### GOAL
Take the material below and write it all out again exactly.

### ENTRIES SHOWN
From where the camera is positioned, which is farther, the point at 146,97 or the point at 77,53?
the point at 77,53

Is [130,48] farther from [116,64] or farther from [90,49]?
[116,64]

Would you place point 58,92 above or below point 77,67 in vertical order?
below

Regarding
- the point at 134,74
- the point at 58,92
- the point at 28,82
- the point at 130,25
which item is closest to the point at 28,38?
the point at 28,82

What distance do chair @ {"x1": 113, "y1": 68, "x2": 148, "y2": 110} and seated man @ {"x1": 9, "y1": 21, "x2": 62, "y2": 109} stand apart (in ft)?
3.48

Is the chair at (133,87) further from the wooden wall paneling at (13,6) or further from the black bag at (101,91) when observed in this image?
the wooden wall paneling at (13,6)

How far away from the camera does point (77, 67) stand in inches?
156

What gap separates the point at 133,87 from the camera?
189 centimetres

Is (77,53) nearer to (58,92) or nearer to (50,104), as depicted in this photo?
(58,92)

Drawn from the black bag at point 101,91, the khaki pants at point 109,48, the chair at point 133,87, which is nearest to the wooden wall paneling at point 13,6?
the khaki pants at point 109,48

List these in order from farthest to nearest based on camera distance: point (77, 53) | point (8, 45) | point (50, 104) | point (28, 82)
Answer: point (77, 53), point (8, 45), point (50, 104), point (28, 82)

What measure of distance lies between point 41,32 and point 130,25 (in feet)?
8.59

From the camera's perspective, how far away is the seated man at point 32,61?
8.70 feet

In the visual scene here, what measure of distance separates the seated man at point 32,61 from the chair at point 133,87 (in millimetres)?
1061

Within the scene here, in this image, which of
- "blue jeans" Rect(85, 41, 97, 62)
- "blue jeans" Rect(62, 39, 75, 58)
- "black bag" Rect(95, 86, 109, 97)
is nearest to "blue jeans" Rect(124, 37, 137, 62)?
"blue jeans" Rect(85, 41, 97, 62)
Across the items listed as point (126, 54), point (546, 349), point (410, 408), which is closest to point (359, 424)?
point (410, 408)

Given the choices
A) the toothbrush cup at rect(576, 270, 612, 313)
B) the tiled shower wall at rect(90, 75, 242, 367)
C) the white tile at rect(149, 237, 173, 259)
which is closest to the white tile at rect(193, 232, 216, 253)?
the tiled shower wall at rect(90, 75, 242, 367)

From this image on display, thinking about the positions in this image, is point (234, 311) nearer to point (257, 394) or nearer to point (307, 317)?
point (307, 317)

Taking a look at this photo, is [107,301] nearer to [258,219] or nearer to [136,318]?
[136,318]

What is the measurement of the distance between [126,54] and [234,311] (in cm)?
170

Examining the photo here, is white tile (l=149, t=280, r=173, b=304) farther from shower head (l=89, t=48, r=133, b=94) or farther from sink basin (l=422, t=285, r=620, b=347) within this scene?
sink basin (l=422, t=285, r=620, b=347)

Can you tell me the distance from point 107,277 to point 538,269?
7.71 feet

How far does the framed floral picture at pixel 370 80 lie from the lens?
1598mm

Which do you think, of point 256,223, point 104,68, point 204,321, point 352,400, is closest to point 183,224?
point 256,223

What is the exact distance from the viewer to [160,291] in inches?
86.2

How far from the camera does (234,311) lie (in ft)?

### COMPLETE RESPONSE
From where the camera is positioned, which is farther, the point at 146,97 or the point at 77,53?
the point at 77,53

Is [130,48] farther from [116,64] or farther from [90,49]?
[116,64]

Would you place point 58,92 above or below point 77,67 in vertical order?
below

Regarding
- the point at 134,74
- the point at 58,92
- the point at 28,82
- the point at 130,25
which item is closest to the point at 28,38?
the point at 28,82

What distance do chair @ {"x1": 113, "y1": 68, "x2": 148, "y2": 110} and seated man @ {"x1": 9, "y1": 21, "x2": 62, "y2": 109} stand apart (in ft)?
3.48

Is the chair at (133,87) further from the wooden wall paneling at (13,6) or further from the black bag at (101,91) when observed in this image?
the wooden wall paneling at (13,6)

How far away from the camera does point (77, 67) stand in inches?
156

What gap separates the point at 133,87 from the camera?
189 centimetres

Is (77,53) nearer to (58,92) or nearer to (50,104), as depicted in this photo?
(58,92)

Drawn from the black bag at point 101,91, the khaki pants at point 109,48, the chair at point 133,87, which is nearest to the wooden wall paneling at point 13,6?
the khaki pants at point 109,48

List these in order from farthest to nearest based on camera distance: point (77, 53) | point (8, 45) | point (50, 104) | point (28, 82)
Answer: point (77, 53), point (8, 45), point (50, 104), point (28, 82)

What measure of distance lies between point 41,32 and point 130,25 (in feet)?
8.59

From the camera's perspective, how far away is the seated man at point 32,61?
8.70 feet

In the visual scene here, what measure of distance separates the seated man at point 32,61 from the chair at point 133,87 (in millimetres)?
1061

Within the scene here, in this image, which of
- "blue jeans" Rect(85, 41, 97, 62)
- "blue jeans" Rect(62, 39, 75, 58)
- "black bag" Rect(95, 86, 109, 97)
is nearest to "blue jeans" Rect(124, 37, 137, 62)?
"blue jeans" Rect(85, 41, 97, 62)
Across the items listed as point (126, 54), point (546, 349), point (410, 408), which is closest to point (359, 424)?
point (410, 408)

Given the choices
A) the toothbrush cup at rect(576, 270, 612, 313)
B) the tiled shower wall at rect(90, 75, 242, 367)
C) the white tile at rect(149, 237, 173, 259)
which is closest to the white tile at rect(193, 232, 216, 253)?
the tiled shower wall at rect(90, 75, 242, 367)

From this image on display, thinking about the positions in this image, is point (234, 311) nearer to point (257, 394) or nearer to point (307, 317)?
point (307, 317)

Taking a look at this photo, is [107,301] nearer to [258,219] or nearer to [136,318]?
[136,318]

What is the measurement of the distance between [126,54] and [234,311] (in cm)?
170

Examining the photo here, is white tile (l=149, t=280, r=173, b=304) farther from shower head (l=89, t=48, r=133, b=94) or farther from sink basin (l=422, t=285, r=620, b=347) within this scene?
sink basin (l=422, t=285, r=620, b=347)

Can you tell me the distance from point 107,277 to point 538,269?
7.71 feet

How far does the framed floral picture at pixel 370 80 lie from the lens?
1598mm

Which do you think, of point 256,223, point 104,68, point 204,321, point 352,400, is closest to point 183,224?
point 256,223

What is the exact distance from the viewer to [160,291] in inches?
86.2

How far from the camera does (234,311) lie (in ft)?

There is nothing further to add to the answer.